### Aim 1
In the passage on workplace diversity below, which investment bank departments have long led corporate finance departments in pursuing demographic diversity?
### Aim 2
Please carry on the passage about workplace diversity from its final sentence.

### Document passage
========

We are living in an increasingly multicultural country, and new ethnic groups are quickly gaining consumer power. Our company needs a demographically more diverse workforce to help us gain access to these differentiated segments. We need employees with multilingual skills in order to understand and serve our customers better and to gain legitimacy with them. Diversity isn’t just fair; it makes business sense.

Where this paradigm has taken hold, organizations have pushed for access to—and legitimacy with—a more diverse clientele by matching the demographics of the organization to those of critical consumer or constituent groups. In some cases, the effort has led to substantial increases in organizational diversity. In investment banks, for example, municipal finance departments have long led corporate finance departments in pursuing demographic diversity because of the typical makeup of the administration of city halls and county boards. Many consumer-products companies that have used market segmentation based on gender, racial, and other demographic differences have also frequently created dedicated marketing positions for each segment. The paradigm has therefore led to new professional and managerial opportunities for women and people of color.

========

### Information shown
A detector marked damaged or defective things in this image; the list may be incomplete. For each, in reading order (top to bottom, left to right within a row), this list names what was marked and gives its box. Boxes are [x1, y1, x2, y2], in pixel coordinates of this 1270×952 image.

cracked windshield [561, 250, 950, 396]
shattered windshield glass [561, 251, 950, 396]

========

### Task response 1
Municipal finance departments.

### Task response 2
What are the common characteristics of organizations that have successfully used the access-and-legitimacy paradigm to increase their demographic diversity? There is but one: such companies almost always operate in a business environment in which there is increased diversity among customers, clients, or the labor pool—and therefore a clear opportunity or an imminent threat to the company.

Again, the paradigm has its strengths. Its market-based motivation and the potential for competitive advantage that it suggests are often qualities an entire company can understand and therefore support. But the paradigm is perhaps more notable for its limitations. In their pursuit of niche markets, access-and-legitimacy organizations tend to emphasize the role of cultural differences in a company without really analyzing those differences to see how they actually affect the work that is done. Whereas discrimination-and-fairness leaders are too quick to subvert differences in the interest of preserving harmony, access-and-legitimacy leaders are too quick to push staff with niche capabilities into differentiated pigeonholes without trying to understand what those capabilities really are and how they could be integrated into the company’s mainstream work. To illustrate our point, we present the case of Access Capital.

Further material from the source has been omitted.